PhotoThe Food and Drug Administration (FDA) is proposing five new rules to support and strengthen the nation’s food safety system. The new regs, which gow out of the Food Safety Modernization Act, would establish requirements for farmers, food companies and importers to prevent foodborne illness.

The preventive controls for human food would require that food facilities implement “preventive controls,” a science-based set of measures intended to prevent foodborne illness.

Regarding produce safety, the food-safety law requires that science-based standards be set for the production and harvesting of fruits and vegetables. FDA is proposing such standards for growing, harvesting, packing, and holding produce on farms.

Controls for human food

FDA has oversight of more than 166,000 registered domestic food facilities, including manufacturers, processors, warehouses, storage tanks and grain elevators. Under the new preventive control rules, most human food facilities would be required to have a written plan that:

  • evaluates hazards that are reasonably likely to occur in food, such as pathogens (disease-causing organisms) and allergens.
  • specifies the steps that will be put in place to minimize or prevent those hazards.
  • specifies how these controls will be monitored.
  • maintains routine records of the monitoring.
  • specifies what actions will be taken to correct problems that arise.

The plan would specify the steps to be put in place to minimize or prevent those hazards, and the actions that will be taken when problems arise.

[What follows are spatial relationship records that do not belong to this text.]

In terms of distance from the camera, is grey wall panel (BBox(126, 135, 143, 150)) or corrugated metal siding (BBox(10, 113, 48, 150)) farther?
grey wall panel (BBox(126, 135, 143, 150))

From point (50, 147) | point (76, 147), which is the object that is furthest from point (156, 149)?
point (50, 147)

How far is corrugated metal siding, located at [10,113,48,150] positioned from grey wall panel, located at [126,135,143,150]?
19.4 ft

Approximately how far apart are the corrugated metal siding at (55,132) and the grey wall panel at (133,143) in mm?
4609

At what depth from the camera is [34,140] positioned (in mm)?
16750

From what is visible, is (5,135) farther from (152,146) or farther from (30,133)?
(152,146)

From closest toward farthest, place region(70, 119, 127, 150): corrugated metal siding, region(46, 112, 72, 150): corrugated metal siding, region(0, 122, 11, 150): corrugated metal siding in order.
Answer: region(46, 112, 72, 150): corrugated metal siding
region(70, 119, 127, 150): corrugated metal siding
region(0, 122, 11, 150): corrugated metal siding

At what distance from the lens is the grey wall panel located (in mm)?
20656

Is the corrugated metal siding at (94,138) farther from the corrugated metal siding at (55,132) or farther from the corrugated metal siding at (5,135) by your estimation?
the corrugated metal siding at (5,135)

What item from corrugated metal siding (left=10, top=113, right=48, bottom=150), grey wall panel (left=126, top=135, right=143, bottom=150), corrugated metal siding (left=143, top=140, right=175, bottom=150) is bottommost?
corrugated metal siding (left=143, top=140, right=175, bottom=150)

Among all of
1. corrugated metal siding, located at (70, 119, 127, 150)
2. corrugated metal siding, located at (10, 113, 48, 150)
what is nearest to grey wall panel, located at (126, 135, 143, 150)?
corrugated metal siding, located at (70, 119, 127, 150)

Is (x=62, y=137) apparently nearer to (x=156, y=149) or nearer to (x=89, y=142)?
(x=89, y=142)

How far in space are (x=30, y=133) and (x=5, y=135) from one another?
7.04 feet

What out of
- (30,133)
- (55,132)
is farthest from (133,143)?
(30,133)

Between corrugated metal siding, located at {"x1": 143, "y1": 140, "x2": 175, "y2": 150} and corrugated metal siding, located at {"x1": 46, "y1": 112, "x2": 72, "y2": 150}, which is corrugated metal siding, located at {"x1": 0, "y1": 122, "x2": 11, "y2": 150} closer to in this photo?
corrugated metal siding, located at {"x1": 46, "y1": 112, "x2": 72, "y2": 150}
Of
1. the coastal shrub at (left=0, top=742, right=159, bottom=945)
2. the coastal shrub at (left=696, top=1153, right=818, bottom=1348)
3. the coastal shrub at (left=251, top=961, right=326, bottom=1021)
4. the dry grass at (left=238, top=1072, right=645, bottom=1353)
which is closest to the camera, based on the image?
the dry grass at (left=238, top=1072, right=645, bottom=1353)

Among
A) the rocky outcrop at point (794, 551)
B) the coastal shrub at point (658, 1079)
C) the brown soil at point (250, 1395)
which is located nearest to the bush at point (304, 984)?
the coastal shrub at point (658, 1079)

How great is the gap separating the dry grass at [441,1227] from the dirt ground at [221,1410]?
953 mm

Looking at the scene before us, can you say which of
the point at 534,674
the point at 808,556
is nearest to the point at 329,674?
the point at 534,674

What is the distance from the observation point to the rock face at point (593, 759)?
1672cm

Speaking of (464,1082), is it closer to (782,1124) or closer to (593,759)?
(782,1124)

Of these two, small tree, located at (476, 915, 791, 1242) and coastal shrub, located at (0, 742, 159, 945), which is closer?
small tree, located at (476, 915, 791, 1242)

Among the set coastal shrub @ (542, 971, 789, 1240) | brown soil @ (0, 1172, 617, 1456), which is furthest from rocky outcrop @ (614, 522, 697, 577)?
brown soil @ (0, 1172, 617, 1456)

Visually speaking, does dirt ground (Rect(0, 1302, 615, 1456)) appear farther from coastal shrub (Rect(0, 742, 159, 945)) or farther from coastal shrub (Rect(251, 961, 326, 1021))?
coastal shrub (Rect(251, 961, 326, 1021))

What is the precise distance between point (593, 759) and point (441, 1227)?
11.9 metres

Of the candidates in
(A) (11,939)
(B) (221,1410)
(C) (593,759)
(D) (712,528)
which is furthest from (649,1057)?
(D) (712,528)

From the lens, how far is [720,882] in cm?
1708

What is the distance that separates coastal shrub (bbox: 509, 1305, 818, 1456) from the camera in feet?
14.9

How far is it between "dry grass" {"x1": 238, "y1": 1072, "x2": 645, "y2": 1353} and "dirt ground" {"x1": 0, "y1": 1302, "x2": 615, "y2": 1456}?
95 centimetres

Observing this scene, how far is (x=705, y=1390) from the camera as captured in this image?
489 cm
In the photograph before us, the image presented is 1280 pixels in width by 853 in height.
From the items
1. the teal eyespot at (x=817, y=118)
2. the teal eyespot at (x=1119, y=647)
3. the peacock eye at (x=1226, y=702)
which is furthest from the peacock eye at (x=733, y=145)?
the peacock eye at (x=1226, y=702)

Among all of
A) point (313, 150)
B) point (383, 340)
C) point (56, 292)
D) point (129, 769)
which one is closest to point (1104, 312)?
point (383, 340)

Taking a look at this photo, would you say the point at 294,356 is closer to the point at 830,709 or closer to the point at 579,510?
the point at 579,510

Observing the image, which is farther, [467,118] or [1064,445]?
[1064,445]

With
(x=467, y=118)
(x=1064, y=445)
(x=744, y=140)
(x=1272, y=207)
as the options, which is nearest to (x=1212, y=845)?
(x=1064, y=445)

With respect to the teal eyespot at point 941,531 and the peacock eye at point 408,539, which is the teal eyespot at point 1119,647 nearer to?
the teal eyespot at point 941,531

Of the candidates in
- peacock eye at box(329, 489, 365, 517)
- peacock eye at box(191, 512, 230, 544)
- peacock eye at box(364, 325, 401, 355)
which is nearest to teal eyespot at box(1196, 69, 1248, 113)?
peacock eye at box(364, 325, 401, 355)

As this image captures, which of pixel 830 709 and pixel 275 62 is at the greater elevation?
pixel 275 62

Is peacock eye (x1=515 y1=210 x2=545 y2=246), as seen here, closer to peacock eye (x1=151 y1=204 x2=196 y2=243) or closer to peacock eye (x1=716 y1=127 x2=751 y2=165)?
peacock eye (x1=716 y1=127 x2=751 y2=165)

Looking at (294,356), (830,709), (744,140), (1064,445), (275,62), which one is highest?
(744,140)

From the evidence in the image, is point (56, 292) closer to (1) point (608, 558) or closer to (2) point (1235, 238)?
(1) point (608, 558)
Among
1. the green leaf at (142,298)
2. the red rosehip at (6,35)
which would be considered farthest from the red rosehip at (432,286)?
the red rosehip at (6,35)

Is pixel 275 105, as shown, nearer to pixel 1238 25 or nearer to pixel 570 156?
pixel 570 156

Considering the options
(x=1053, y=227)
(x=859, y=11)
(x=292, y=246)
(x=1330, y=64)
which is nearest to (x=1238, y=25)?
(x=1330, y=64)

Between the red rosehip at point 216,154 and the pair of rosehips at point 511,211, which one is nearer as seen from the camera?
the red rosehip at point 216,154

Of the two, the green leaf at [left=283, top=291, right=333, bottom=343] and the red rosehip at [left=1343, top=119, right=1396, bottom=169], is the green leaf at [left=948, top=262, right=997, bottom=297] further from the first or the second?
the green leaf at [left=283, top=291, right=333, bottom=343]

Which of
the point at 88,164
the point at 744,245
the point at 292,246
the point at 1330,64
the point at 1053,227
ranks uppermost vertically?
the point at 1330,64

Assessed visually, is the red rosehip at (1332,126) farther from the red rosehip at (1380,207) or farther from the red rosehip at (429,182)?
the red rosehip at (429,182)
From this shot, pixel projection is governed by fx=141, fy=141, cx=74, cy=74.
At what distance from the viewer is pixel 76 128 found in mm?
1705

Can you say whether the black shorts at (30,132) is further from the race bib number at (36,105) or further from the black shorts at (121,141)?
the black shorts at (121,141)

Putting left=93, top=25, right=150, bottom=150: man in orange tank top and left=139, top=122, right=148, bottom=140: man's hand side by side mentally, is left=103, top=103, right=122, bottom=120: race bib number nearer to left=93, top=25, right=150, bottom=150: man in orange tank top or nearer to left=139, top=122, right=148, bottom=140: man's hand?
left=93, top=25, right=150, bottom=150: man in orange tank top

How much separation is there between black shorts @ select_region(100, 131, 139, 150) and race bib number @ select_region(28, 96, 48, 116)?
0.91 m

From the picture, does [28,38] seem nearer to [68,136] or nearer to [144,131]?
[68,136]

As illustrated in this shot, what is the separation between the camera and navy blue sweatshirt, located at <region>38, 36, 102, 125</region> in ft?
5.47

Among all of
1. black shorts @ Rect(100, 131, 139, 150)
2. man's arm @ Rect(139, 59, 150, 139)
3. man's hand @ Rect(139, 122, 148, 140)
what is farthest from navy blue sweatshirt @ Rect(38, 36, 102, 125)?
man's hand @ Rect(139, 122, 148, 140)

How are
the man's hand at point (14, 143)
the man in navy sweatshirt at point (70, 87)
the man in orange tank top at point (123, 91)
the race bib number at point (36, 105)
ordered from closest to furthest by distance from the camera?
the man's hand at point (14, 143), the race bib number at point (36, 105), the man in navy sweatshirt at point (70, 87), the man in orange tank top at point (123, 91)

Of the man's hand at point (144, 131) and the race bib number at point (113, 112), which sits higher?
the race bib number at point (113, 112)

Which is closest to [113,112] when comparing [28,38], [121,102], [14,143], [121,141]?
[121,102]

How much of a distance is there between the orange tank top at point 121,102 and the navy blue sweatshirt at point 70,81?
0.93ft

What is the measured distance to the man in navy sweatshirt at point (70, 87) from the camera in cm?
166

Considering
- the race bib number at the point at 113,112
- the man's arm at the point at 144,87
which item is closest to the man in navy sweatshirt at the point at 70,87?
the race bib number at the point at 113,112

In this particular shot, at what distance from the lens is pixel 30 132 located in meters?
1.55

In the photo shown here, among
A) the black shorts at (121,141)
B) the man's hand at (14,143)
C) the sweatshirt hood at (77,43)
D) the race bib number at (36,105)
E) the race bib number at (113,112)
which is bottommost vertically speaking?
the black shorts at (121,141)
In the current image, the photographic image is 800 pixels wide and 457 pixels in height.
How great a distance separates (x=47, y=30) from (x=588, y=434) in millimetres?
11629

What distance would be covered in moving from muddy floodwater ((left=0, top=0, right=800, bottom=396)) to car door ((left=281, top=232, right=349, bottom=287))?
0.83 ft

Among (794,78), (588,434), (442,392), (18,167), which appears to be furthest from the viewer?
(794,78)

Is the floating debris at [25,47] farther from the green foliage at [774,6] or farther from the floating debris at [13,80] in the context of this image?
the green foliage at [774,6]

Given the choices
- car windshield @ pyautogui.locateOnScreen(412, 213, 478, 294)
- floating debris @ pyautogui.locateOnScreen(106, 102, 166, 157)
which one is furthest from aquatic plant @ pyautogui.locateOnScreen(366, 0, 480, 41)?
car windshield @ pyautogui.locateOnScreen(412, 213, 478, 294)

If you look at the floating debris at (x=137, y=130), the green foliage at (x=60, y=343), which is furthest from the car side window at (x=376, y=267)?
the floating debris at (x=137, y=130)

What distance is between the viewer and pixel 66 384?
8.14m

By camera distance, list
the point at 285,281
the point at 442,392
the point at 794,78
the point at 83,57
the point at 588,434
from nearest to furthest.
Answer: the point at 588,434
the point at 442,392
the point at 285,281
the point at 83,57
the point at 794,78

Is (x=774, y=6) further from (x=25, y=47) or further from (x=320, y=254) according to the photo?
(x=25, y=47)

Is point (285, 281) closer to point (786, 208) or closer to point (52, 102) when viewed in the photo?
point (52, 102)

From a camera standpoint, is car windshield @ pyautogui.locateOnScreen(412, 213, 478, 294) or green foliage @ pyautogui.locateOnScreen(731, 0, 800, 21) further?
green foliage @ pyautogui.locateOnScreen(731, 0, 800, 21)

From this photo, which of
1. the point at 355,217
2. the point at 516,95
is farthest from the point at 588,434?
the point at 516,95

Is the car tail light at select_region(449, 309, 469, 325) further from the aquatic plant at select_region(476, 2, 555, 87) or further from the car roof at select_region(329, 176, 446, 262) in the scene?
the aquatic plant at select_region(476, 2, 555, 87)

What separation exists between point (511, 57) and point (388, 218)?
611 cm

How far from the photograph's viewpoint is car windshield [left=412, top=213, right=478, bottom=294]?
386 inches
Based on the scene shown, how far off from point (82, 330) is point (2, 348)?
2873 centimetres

Food facilities “must think up front about what they have to do to keep the food safe,” said Michael Taylor, FDA deputy commissioner for foods.

“While the plan will come from the food companies, the planning and execution are done under the watchful eye of FDA,” notes Donald Kraemer, senior adviser at FDA’s Center for Food Safety and Applied Nutrition. “The agency will evaluate the plans and will continue to inspect the facilities,” he added.

Produce safety

These standards include requirements addressing major areas specific to agriculture that can be the conduit for contaminants:

  • Irrigation and other agricultural water
  • Farm worker hygiene
  • Manure and other additions to the soil
  • Intrusion of animals in the growing fields.
  • Sanitation conditions affecting buildings, equipment and tools

The proposed rule also includes additional provisions applicable to the growing, harvesting and packing of sprouts, which are more vulnerable in their growing environment to harmful bacteria.

Three other rules

The rules still to come are:

  • Foreign Supplier Verification for Importers: This program will require importers to verify that foreign suppliers are following procedures that provide the same level of health protection as that required of domestic food producers. About 15 percent of the food consumed in the U.S. is imported, including about 49 percent of fresh fruit and 21 percent of vegetables.
  • Accredited Third Party Certification: The accreditation of third-party auditors would help ensure that food producers in other countries comply with U.S. food safety laws.
  • Preventive Controls for Animal Food: This is the implementation of preventive controls at animal food facilities that are similar to those proposed for human food.